A stone in the path...too weak to avoid it...the planter
stumbled and collapsed. He tried to rise...he must be pinned
under a rock...it was impossible...the slightest movement was
Then all at once he saw, starkly clear and huge, and, right
before his eyes, furred with ants, towering and swaying in its
death agony, the pampas stag. In six minutes—gnawed to the
bones. God, he couldn't die like that! And something outside him
seemed to drag him to his feet. He tottered. He began to stagger
Through the blazing ring hurtled an apparition which, as soon
as it reached the ground on the inner side, fell full length and
did not move. Leiningen, at the moment he made that leap through
the flames, lost consciousness for the first time in his life.
As he lay there, with glazing eyes and lacerated face, he
appeared a man returned from the grave. The peons rushed to him,
stripped off his clothes, tore away the ants from a body that
seemed almost one open wound; in some places the bones were
showing. They carried him into the ranch house.
As the curtain of flames lowered, one could see in place of
the illimitable host of ants an extensive vista of water. The
thwarted river had swept over the plantation, carrying with it
the entire army. The water had collected and mounted in the
great "saucer," while the ants had in vain attempted to reach
the hill on which stood the ranch house. The girdle of flames
held them back.
And so imprisoned between water and fire, they had been
delivered into the annihilation that was their god. And near the
farther mouth of the water ditch, where the stone mole had its
second gap, the ocean swept the lost battalions into the river,
to vanish forever.
The ring of fire dwindled as the water mounted to the petrol
trench, and quenched the dimming flames. The inundation rose
higher and higher: because its outflow was impeded by the timber
and underbrush it had carried along with it, its surface
required some time to reach the top of the high stone breakwater
and discharge over it the rest of the shattered army.

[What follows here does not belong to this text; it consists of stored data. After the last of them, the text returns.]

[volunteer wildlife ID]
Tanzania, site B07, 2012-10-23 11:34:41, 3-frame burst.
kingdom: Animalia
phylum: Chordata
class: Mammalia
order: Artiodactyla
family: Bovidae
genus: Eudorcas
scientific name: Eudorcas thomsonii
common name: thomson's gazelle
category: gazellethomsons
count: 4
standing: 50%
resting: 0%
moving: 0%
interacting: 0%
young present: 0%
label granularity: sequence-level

It swelled over ant-stippled shrubs and bushes, until it
washed against the foot of the knoll whereon the besieged had
taken refuge. For a while an alluvial of ants tried again and
again to attain this dry land, only to be repulsed by streams of
petrol back into the merciless flood.
Leiningen lay on his bed, his body swathed from head to foot
in bandages. With fomentations and salves, they had managed to
stop the bleeding, and had dressed his many wounds. Now they
thronged around him, one question in every face. Would he
recover? "He won't die," said the old man who had bandaged him,
"if he doesn't want to.''
The planter opened his eyes. "Everything in order?'' he
"They're gone,'' said his nurse. "To hell." He held out to
his master a gourd full of a powerful sleeping draught.
Leiningen gulped it down.
"I told you I'd come back," he murmured, "even if I am a bit
streamlined." He grinned and shut his eyes. He slept.